In Spagna, il fatto che la sinistra sia al potere, crea una situazione scomoda tanto che una parte del PSOE si trova a dover dare orientamenti di opposizione al sindacato anche se è al governo. Il fatto che in Italia la sinistra sia libera di non dover attaccare essendo all’opposizione, può permetterle ad esempio di riproporre battaglie antifasciste contro Fratelli d’Italia per deviare il malcontento e la rabbia e impedire che la classe operaia possa muoversi sul suo terreno di classe. In effetti, lo spauracchio del “pericolo fascista” sventolato nella campagna elettorale è servito essenzialmente per spingere gli esitanti alle urne, per arginare il dilagare della comprensione che, elezione dopo elezione, le condizioni di vita non hanno fatto che peggiorare, sotto qualsiasi governo, di qualsiasi colore. Non a caso l’allerta per la difesa della democrazia è restata in piedi anche dopo le elezioni, con manifestazioni e scontri di piazza salutate e sostenute dal PD, da Sinistra Italiana e Europa Verde, Radicali e via dicendo. E sicuramente sarà una carta da utilizzare ancora nel loro attuale ruolo di opposizione al governo.

Del resto, i segnali di una forte rabbia nella classe operaia internazionale e la ripresa delle lotte in Gran Bretagna, negli Stati Uniti, in Spagna, in Belgio[6], contro lo stesso aumento dell’inflazione, lo stesso aumento dei prezzi, lo stesso peggioramento che subiscono qui i proletari, non possono che suonare un campanello d’allarme sulla necessità per la borghesia di avere una copertura a sinistra che possa prevenire o per lo meno arginare delle risposte più ampie anche in Italia. Dei primi toni più “combattivi” già si mostrano da parte del PD rispetto al governo di destra, ma ancora di più questo inizio di radicalismo lo si avverte in tutte quelle situazioni di lotta che abbiamo citato prima, all’ex-Ilva, alla Whirlpool, ecc. dove l’azione dei sindacati ufficiali, ma soprattutto dei vari sindacati e comitati di base, è molto attiva nel settorializzare la lotta, nell’indicare in questa o quella multinazionale o nella delocalizzazione il nemico e soprattutto nel fare appello allo Stato perché si faccia difensore non dei lavoratori in quanto tali, ma in quanto lavoratori di una azienda che potrebbe essere redditizia ma che l’incapacità gestionale o l’ingordigia dei proprietari porta alla chiusura.

I proletari in Italia, come i proletari di ogni paese non possono farsi illusioni sui cambi di governo, su questo o quel partito della classe dominante. L’unica forza che può cambiare lo stato di cose presente sta nelle mani del proletariato, nella lotta di difesa delle sue condizioni di vita, nell’unità delle sue lotte al di là di ogni logica sindacale.

Eva, 12 dicembre 2022

 

[4] Movimento Sociale Italiano di Almirante, divenuto in seguito Alleanza Nazionale con Fini, fino al 2008 quando insieme a Berlusconi fu fondato il nuovo partito Il Popolo della Libertà. Fratelli d’Italia viene fondato nel 2012 da La Russa, Crosetto e Meloni che lo presiede dal 2014.

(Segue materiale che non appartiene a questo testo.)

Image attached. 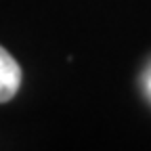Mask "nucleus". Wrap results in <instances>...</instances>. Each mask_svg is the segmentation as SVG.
I'll return each instance as SVG.
<instances>
[{
  "instance_id": "1",
  "label": "nucleus",
  "mask_w": 151,
  "mask_h": 151,
  "mask_svg": "<svg viewBox=\"0 0 151 151\" xmlns=\"http://www.w3.org/2000/svg\"><path fill=\"white\" fill-rule=\"evenodd\" d=\"M21 86V67L6 48L0 46V103L11 101Z\"/></svg>"
},
{
  "instance_id": "2",
  "label": "nucleus",
  "mask_w": 151,
  "mask_h": 151,
  "mask_svg": "<svg viewBox=\"0 0 151 151\" xmlns=\"http://www.w3.org/2000/svg\"><path fill=\"white\" fill-rule=\"evenodd\" d=\"M149 90H151V78H149Z\"/></svg>"
}]
</instances>
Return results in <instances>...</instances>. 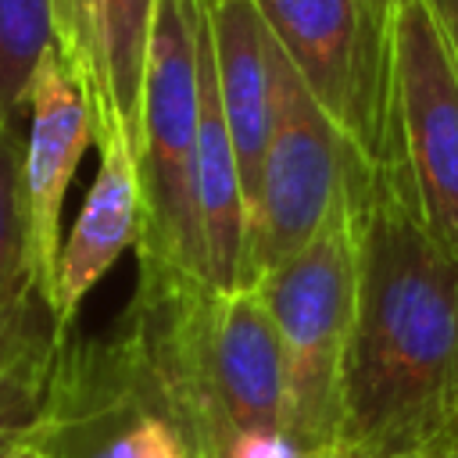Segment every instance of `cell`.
Segmentation results:
<instances>
[{
    "instance_id": "cell-18",
    "label": "cell",
    "mask_w": 458,
    "mask_h": 458,
    "mask_svg": "<svg viewBox=\"0 0 458 458\" xmlns=\"http://www.w3.org/2000/svg\"><path fill=\"white\" fill-rule=\"evenodd\" d=\"M426 7L433 11V18H437L454 61H458V0H426Z\"/></svg>"
},
{
    "instance_id": "cell-2",
    "label": "cell",
    "mask_w": 458,
    "mask_h": 458,
    "mask_svg": "<svg viewBox=\"0 0 458 458\" xmlns=\"http://www.w3.org/2000/svg\"><path fill=\"white\" fill-rule=\"evenodd\" d=\"M258 290L268 304L283 347V429L304 454H311L326 444H336L340 437V379L358 290L351 197L333 211L326 229L304 250L265 272Z\"/></svg>"
},
{
    "instance_id": "cell-19",
    "label": "cell",
    "mask_w": 458,
    "mask_h": 458,
    "mask_svg": "<svg viewBox=\"0 0 458 458\" xmlns=\"http://www.w3.org/2000/svg\"><path fill=\"white\" fill-rule=\"evenodd\" d=\"M308 458H351V454H347V447H344V444L336 440V444H326V447H318V451H311Z\"/></svg>"
},
{
    "instance_id": "cell-9",
    "label": "cell",
    "mask_w": 458,
    "mask_h": 458,
    "mask_svg": "<svg viewBox=\"0 0 458 458\" xmlns=\"http://www.w3.org/2000/svg\"><path fill=\"white\" fill-rule=\"evenodd\" d=\"M197 215L204 240V283L218 293L240 290L247 258V197L215 86L208 0L197 29Z\"/></svg>"
},
{
    "instance_id": "cell-6",
    "label": "cell",
    "mask_w": 458,
    "mask_h": 458,
    "mask_svg": "<svg viewBox=\"0 0 458 458\" xmlns=\"http://www.w3.org/2000/svg\"><path fill=\"white\" fill-rule=\"evenodd\" d=\"M394 140L422 225L458 254V61L426 0L390 11Z\"/></svg>"
},
{
    "instance_id": "cell-20",
    "label": "cell",
    "mask_w": 458,
    "mask_h": 458,
    "mask_svg": "<svg viewBox=\"0 0 458 458\" xmlns=\"http://www.w3.org/2000/svg\"><path fill=\"white\" fill-rule=\"evenodd\" d=\"M4 458H47V454H43V451H39L36 444H21V447H14V451H7Z\"/></svg>"
},
{
    "instance_id": "cell-17",
    "label": "cell",
    "mask_w": 458,
    "mask_h": 458,
    "mask_svg": "<svg viewBox=\"0 0 458 458\" xmlns=\"http://www.w3.org/2000/svg\"><path fill=\"white\" fill-rule=\"evenodd\" d=\"M369 458H458V429L447 437H437L429 444L419 447H404V451H386V454H369Z\"/></svg>"
},
{
    "instance_id": "cell-7",
    "label": "cell",
    "mask_w": 458,
    "mask_h": 458,
    "mask_svg": "<svg viewBox=\"0 0 458 458\" xmlns=\"http://www.w3.org/2000/svg\"><path fill=\"white\" fill-rule=\"evenodd\" d=\"M29 132H25V204H29V243L39 276V290L54 311L57 258H61V215L68 182L79 157L93 143V107L82 82L68 72L57 47L39 61L29 93Z\"/></svg>"
},
{
    "instance_id": "cell-4",
    "label": "cell",
    "mask_w": 458,
    "mask_h": 458,
    "mask_svg": "<svg viewBox=\"0 0 458 458\" xmlns=\"http://www.w3.org/2000/svg\"><path fill=\"white\" fill-rule=\"evenodd\" d=\"M286 61L369 168L390 157L394 0H254Z\"/></svg>"
},
{
    "instance_id": "cell-8",
    "label": "cell",
    "mask_w": 458,
    "mask_h": 458,
    "mask_svg": "<svg viewBox=\"0 0 458 458\" xmlns=\"http://www.w3.org/2000/svg\"><path fill=\"white\" fill-rule=\"evenodd\" d=\"M208 29H211L218 104L236 150V168L250 218L265 150L276 129L283 47L276 43L254 0H208Z\"/></svg>"
},
{
    "instance_id": "cell-15",
    "label": "cell",
    "mask_w": 458,
    "mask_h": 458,
    "mask_svg": "<svg viewBox=\"0 0 458 458\" xmlns=\"http://www.w3.org/2000/svg\"><path fill=\"white\" fill-rule=\"evenodd\" d=\"M54 36L68 72L82 82L93 100V39H89V0H50Z\"/></svg>"
},
{
    "instance_id": "cell-10",
    "label": "cell",
    "mask_w": 458,
    "mask_h": 458,
    "mask_svg": "<svg viewBox=\"0 0 458 458\" xmlns=\"http://www.w3.org/2000/svg\"><path fill=\"white\" fill-rule=\"evenodd\" d=\"M64 336L39 290L29 243L25 136L14 122H0V369L54 365Z\"/></svg>"
},
{
    "instance_id": "cell-11",
    "label": "cell",
    "mask_w": 458,
    "mask_h": 458,
    "mask_svg": "<svg viewBox=\"0 0 458 458\" xmlns=\"http://www.w3.org/2000/svg\"><path fill=\"white\" fill-rule=\"evenodd\" d=\"M140 179L136 154L125 140H111L100 147L97 179L82 200V211L72 233L61 243L57 258V293L54 318L61 333H72V322L86 301V293L107 276V268L140 243Z\"/></svg>"
},
{
    "instance_id": "cell-1",
    "label": "cell",
    "mask_w": 458,
    "mask_h": 458,
    "mask_svg": "<svg viewBox=\"0 0 458 458\" xmlns=\"http://www.w3.org/2000/svg\"><path fill=\"white\" fill-rule=\"evenodd\" d=\"M351 211L358 290L336 440L369 458L458 429V254L422 225L394 154L354 182Z\"/></svg>"
},
{
    "instance_id": "cell-14",
    "label": "cell",
    "mask_w": 458,
    "mask_h": 458,
    "mask_svg": "<svg viewBox=\"0 0 458 458\" xmlns=\"http://www.w3.org/2000/svg\"><path fill=\"white\" fill-rule=\"evenodd\" d=\"M54 365H7L0 369V458L29 444L50 386Z\"/></svg>"
},
{
    "instance_id": "cell-16",
    "label": "cell",
    "mask_w": 458,
    "mask_h": 458,
    "mask_svg": "<svg viewBox=\"0 0 458 458\" xmlns=\"http://www.w3.org/2000/svg\"><path fill=\"white\" fill-rule=\"evenodd\" d=\"M222 458H308V454L286 437V429H247L225 444Z\"/></svg>"
},
{
    "instance_id": "cell-12",
    "label": "cell",
    "mask_w": 458,
    "mask_h": 458,
    "mask_svg": "<svg viewBox=\"0 0 458 458\" xmlns=\"http://www.w3.org/2000/svg\"><path fill=\"white\" fill-rule=\"evenodd\" d=\"M157 0H89L93 39V143L125 140L136 154L143 82Z\"/></svg>"
},
{
    "instance_id": "cell-13",
    "label": "cell",
    "mask_w": 458,
    "mask_h": 458,
    "mask_svg": "<svg viewBox=\"0 0 458 458\" xmlns=\"http://www.w3.org/2000/svg\"><path fill=\"white\" fill-rule=\"evenodd\" d=\"M57 47L50 0H0V122L29 111V93L47 50Z\"/></svg>"
},
{
    "instance_id": "cell-3",
    "label": "cell",
    "mask_w": 458,
    "mask_h": 458,
    "mask_svg": "<svg viewBox=\"0 0 458 458\" xmlns=\"http://www.w3.org/2000/svg\"><path fill=\"white\" fill-rule=\"evenodd\" d=\"M204 0H157L136 143L140 243L147 268L204 283L197 215V29Z\"/></svg>"
},
{
    "instance_id": "cell-5",
    "label": "cell",
    "mask_w": 458,
    "mask_h": 458,
    "mask_svg": "<svg viewBox=\"0 0 458 458\" xmlns=\"http://www.w3.org/2000/svg\"><path fill=\"white\" fill-rule=\"evenodd\" d=\"M369 165L315 104L286 54L279 57L276 129L265 150L258 200L247 218L243 286L304 250L351 197Z\"/></svg>"
}]
</instances>
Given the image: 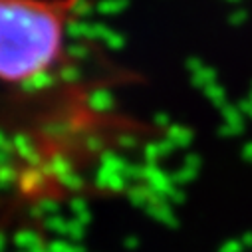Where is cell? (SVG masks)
I'll list each match as a JSON object with an SVG mask.
<instances>
[{
  "mask_svg": "<svg viewBox=\"0 0 252 252\" xmlns=\"http://www.w3.org/2000/svg\"><path fill=\"white\" fill-rule=\"evenodd\" d=\"M86 0H0V86L26 88L54 74Z\"/></svg>",
  "mask_w": 252,
  "mask_h": 252,
  "instance_id": "1",
  "label": "cell"
}]
</instances>
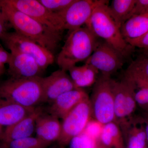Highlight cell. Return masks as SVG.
<instances>
[{
  "mask_svg": "<svg viewBox=\"0 0 148 148\" xmlns=\"http://www.w3.org/2000/svg\"><path fill=\"white\" fill-rule=\"evenodd\" d=\"M0 10L14 32L38 44L53 53L62 39V33L57 32L0 0Z\"/></svg>",
  "mask_w": 148,
  "mask_h": 148,
  "instance_id": "cell-1",
  "label": "cell"
},
{
  "mask_svg": "<svg viewBox=\"0 0 148 148\" xmlns=\"http://www.w3.org/2000/svg\"><path fill=\"white\" fill-rule=\"evenodd\" d=\"M108 2L102 0L96 6L86 24V27L95 36L108 43L125 57L129 55L135 47L125 40L120 29L111 16Z\"/></svg>",
  "mask_w": 148,
  "mask_h": 148,
  "instance_id": "cell-2",
  "label": "cell"
},
{
  "mask_svg": "<svg viewBox=\"0 0 148 148\" xmlns=\"http://www.w3.org/2000/svg\"><path fill=\"white\" fill-rule=\"evenodd\" d=\"M98 39L86 26L70 32L56 59L60 69L67 71L78 62L87 60L94 51Z\"/></svg>",
  "mask_w": 148,
  "mask_h": 148,
  "instance_id": "cell-3",
  "label": "cell"
},
{
  "mask_svg": "<svg viewBox=\"0 0 148 148\" xmlns=\"http://www.w3.org/2000/svg\"><path fill=\"white\" fill-rule=\"evenodd\" d=\"M41 77H11L0 84V97L27 108H35L43 103Z\"/></svg>",
  "mask_w": 148,
  "mask_h": 148,
  "instance_id": "cell-4",
  "label": "cell"
},
{
  "mask_svg": "<svg viewBox=\"0 0 148 148\" xmlns=\"http://www.w3.org/2000/svg\"><path fill=\"white\" fill-rule=\"evenodd\" d=\"M116 122L120 127L123 137L131 124L137 108L135 98L136 85L132 78L124 75L120 81L112 79Z\"/></svg>",
  "mask_w": 148,
  "mask_h": 148,
  "instance_id": "cell-5",
  "label": "cell"
},
{
  "mask_svg": "<svg viewBox=\"0 0 148 148\" xmlns=\"http://www.w3.org/2000/svg\"><path fill=\"white\" fill-rule=\"evenodd\" d=\"M112 79L110 76L101 74L89 97L92 118L103 125L116 122Z\"/></svg>",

[5] https://www.geopolitica.info/spese-militari-nuovo-corso-italia/, la corsa agli armamenti è un obiettivo di tutti gli Stati: la Germania prevede uno stanziamento di circa 100 miliardi entro il 2024, il budget per la difesa della Francia nel 2023 sarebbe di 43,9 miliardi di euro, con un aumento di 3 miliardi di euro rispetto al 2022, ben oltre il 2% del PIL deciso dalla NATO.